* Set task *
Collect every line in the records below that contains the string "rocky", and copy each such line in full.

* Dataset entries *

..........

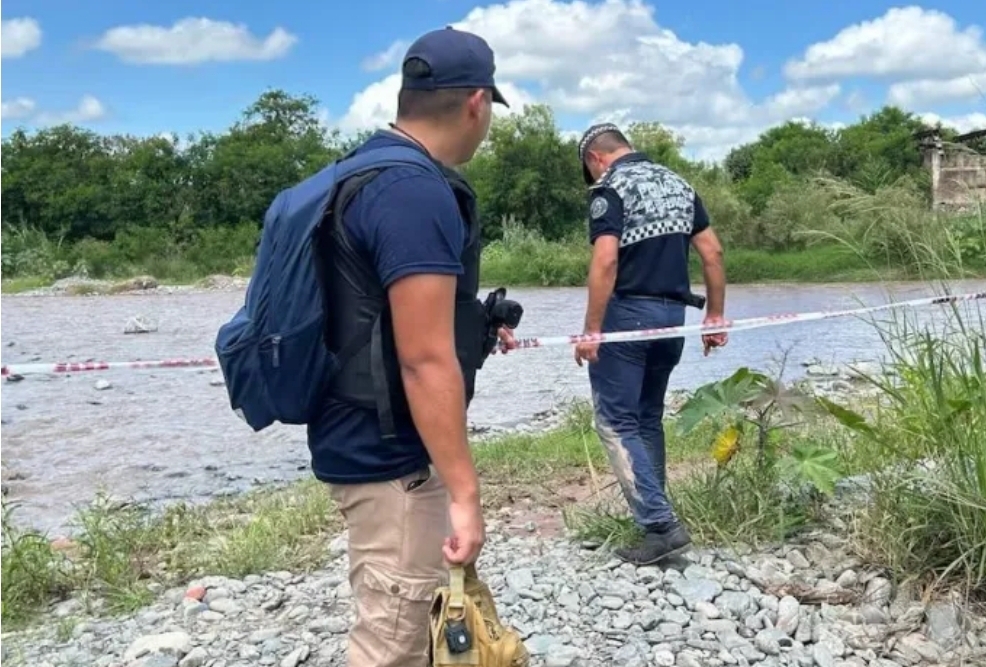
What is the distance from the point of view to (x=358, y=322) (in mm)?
2342

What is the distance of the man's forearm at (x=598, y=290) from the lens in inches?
172

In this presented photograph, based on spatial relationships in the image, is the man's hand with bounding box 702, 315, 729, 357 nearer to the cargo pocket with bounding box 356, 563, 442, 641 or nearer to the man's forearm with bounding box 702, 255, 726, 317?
the man's forearm with bounding box 702, 255, 726, 317

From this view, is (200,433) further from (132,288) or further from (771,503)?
(132,288)

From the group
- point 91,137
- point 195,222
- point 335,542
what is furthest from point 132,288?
point 335,542

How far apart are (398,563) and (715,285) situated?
A: 2.78m

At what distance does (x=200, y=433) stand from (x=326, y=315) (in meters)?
8.93

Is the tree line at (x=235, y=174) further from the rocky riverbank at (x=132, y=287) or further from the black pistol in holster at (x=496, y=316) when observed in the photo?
the black pistol in holster at (x=496, y=316)

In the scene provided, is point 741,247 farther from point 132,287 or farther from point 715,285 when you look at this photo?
point 715,285

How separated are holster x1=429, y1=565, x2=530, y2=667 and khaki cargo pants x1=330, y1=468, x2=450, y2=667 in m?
0.10

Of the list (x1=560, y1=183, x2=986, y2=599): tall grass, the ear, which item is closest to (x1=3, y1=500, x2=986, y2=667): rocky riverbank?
(x1=560, y1=183, x2=986, y2=599): tall grass

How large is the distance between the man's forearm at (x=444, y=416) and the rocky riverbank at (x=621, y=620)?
1.50 metres

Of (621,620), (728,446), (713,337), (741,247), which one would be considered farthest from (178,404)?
(741,247)

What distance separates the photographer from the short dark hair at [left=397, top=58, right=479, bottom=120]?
241 centimetres

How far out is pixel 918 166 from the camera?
488 cm
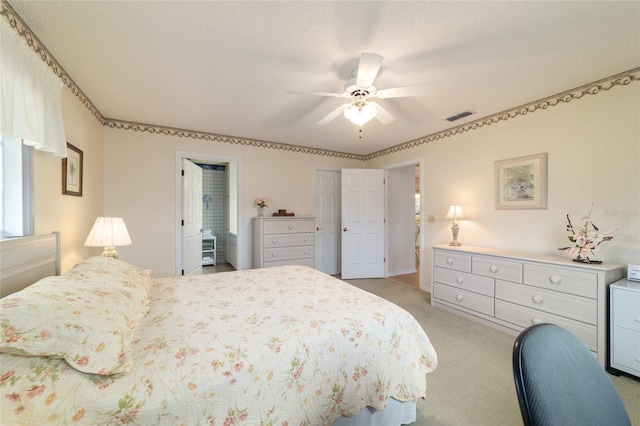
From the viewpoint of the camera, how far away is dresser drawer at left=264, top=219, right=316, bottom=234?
400cm

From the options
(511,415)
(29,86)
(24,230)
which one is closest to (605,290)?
(511,415)

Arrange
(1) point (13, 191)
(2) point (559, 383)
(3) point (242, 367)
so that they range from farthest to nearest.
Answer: (1) point (13, 191) → (3) point (242, 367) → (2) point (559, 383)

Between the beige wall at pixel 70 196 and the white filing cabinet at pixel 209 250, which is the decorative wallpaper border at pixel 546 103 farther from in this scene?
the white filing cabinet at pixel 209 250

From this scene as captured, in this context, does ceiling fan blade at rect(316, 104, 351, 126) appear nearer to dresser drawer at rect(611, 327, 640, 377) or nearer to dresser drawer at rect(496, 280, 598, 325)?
dresser drawer at rect(496, 280, 598, 325)

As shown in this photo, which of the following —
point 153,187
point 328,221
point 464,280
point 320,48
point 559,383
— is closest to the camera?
point 559,383

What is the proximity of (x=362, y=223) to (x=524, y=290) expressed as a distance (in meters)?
2.60

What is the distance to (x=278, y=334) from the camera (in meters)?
1.20

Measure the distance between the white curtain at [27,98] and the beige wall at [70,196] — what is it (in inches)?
8.4

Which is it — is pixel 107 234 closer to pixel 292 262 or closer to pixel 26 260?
pixel 26 260

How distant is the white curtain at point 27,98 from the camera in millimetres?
1340

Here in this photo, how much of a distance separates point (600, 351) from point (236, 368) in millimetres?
2810

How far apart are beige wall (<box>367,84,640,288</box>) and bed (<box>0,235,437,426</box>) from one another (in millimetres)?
2255

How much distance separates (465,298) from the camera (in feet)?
9.85

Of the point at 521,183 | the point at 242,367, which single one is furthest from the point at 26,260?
the point at 521,183
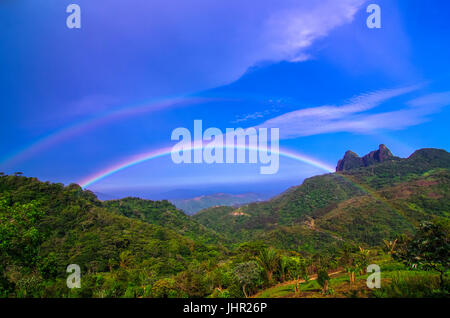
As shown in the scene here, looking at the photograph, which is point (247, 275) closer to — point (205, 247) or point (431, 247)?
point (431, 247)

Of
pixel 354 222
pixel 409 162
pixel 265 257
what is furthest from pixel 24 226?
pixel 409 162

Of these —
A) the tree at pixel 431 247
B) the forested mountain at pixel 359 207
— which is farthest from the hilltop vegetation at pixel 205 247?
the forested mountain at pixel 359 207

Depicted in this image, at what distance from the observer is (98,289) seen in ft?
65.2

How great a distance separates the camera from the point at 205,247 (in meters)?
56.5

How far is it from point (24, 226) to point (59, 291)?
26.4ft

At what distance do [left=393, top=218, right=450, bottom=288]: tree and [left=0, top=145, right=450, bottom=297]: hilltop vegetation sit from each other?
4cm

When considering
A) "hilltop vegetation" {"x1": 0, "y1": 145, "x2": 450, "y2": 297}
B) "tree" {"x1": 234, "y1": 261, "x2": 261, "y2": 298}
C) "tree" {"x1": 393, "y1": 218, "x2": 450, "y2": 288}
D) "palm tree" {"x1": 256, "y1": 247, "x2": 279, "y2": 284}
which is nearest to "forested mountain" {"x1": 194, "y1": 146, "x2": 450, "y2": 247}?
"hilltop vegetation" {"x1": 0, "y1": 145, "x2": 450, "y2": 297}

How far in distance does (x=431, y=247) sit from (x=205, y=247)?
5405 cm

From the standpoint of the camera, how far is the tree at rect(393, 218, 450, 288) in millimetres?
8516

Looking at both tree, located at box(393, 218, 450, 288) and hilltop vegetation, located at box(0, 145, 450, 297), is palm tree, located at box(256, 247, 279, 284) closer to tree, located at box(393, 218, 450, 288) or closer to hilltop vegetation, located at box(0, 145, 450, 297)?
hilltop vegetation, located at box(0, 145, 450, 297)

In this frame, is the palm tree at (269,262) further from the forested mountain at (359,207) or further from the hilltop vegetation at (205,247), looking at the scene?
the forested mountain at (359,207)
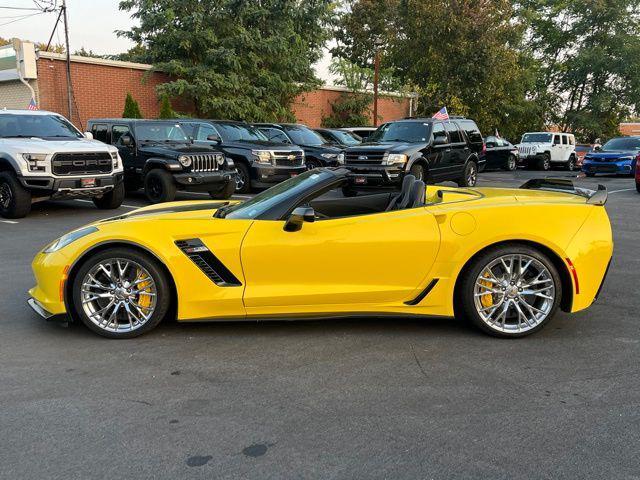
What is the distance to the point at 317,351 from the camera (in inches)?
168

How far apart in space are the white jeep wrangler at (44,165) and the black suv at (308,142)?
21.1 ft

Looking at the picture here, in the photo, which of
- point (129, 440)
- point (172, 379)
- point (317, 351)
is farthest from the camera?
point (317, 351)

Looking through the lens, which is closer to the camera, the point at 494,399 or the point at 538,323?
the point at 494,399

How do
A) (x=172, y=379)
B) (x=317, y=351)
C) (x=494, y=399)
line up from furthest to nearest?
(x=317, y=351)
(x=172, y=379)
(x=494, y=399)

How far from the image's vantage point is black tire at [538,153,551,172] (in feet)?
90.9

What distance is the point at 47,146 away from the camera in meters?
10.6

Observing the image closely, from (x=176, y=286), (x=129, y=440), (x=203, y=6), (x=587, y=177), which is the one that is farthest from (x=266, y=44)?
(x=129, y=440)

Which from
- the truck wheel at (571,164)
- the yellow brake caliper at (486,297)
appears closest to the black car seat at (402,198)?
the yellow brake caliper at (486,297)

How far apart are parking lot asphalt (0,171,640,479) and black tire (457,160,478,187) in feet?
37.8

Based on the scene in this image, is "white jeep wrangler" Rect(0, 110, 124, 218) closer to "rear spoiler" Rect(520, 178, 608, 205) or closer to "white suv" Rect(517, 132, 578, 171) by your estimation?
"rear spoiler" Rect(520, 178, 608, 205)

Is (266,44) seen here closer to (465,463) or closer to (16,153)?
(16,153)

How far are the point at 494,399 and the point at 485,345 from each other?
92 centimetres

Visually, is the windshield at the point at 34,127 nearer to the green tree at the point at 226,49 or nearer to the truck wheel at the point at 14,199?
the truck wheel at the point at 14,199

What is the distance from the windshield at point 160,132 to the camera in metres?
13.3
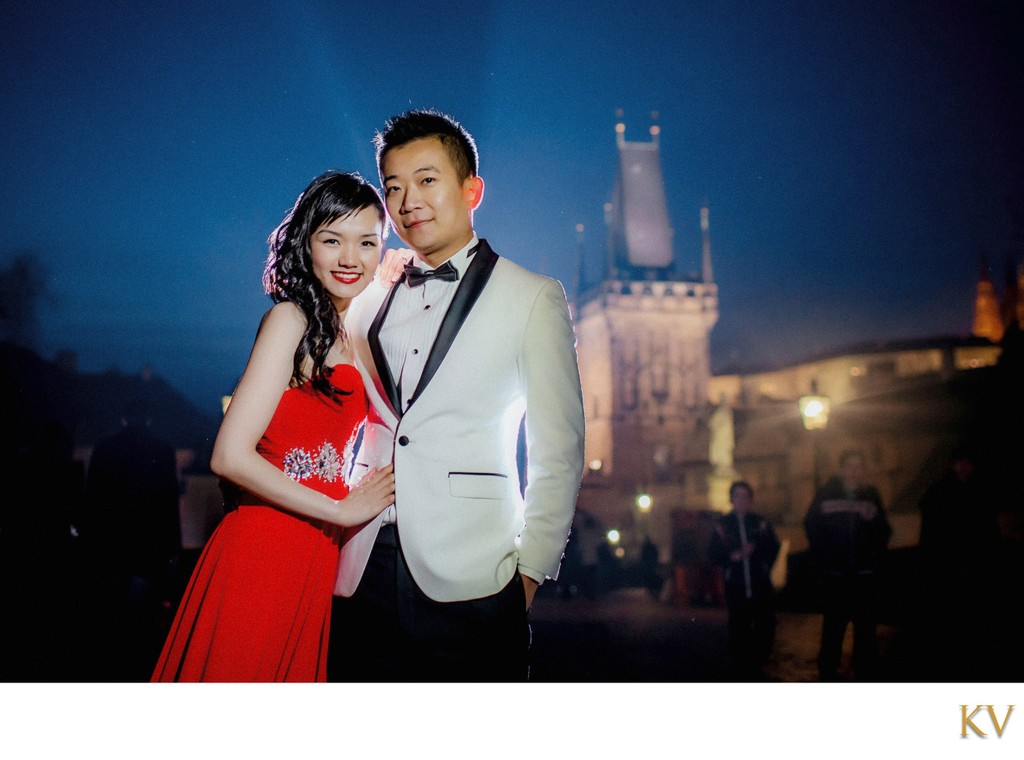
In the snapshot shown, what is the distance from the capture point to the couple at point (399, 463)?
3049mm

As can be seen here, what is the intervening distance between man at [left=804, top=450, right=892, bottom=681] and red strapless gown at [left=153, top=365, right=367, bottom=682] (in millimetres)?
4283

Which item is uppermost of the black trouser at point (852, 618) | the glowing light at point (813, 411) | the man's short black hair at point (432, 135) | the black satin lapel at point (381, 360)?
the man's short black hair at point (432, 135)

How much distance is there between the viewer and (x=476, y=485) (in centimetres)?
310

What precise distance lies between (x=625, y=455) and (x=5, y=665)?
4536cm

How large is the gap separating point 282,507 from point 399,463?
434 mm

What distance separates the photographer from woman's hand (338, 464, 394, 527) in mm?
3086

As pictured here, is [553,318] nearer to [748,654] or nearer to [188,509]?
[748,654]

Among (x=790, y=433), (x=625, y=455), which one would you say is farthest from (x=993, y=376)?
(x=625, y=455)

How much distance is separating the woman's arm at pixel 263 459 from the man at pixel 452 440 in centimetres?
9

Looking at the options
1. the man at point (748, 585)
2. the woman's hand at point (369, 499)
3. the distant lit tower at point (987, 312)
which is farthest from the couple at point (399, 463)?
the distant lit tower at point (987, 312)

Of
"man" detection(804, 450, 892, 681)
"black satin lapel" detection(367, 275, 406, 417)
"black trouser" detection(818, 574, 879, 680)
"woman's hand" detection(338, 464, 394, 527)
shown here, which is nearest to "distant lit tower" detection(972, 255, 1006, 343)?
"man" detection(804, 450, 892, 681)

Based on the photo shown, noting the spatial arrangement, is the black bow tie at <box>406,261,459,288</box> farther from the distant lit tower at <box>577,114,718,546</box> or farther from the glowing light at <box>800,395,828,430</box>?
the distant lit tower at <box>577,114,718,546</box>

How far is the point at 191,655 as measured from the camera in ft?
10.1

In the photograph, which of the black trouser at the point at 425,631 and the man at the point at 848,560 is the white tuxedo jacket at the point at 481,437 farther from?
the man at the point at 848,560
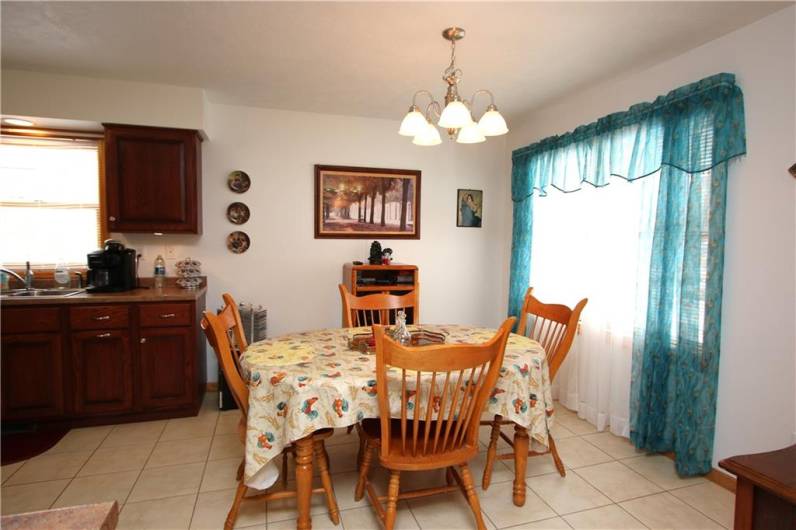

..........

* Solved problem *
Is the tree line at (x=235, y=174) further from the rocky riverbank at (x=132, y=287) or further from the black pistol in holster at (x=496, y=316) when observed in the photo?
Of the list (x1=560, y1=183, x2=986, y2=599): tall grass, the ear, which item is closest to (x1=3, y1=500, x2=986, y2=667): rocky riverbank?
How large is the distance between the man's forearm at (x=444, y=416) and the rocky riverbank at (x=621, y=620)?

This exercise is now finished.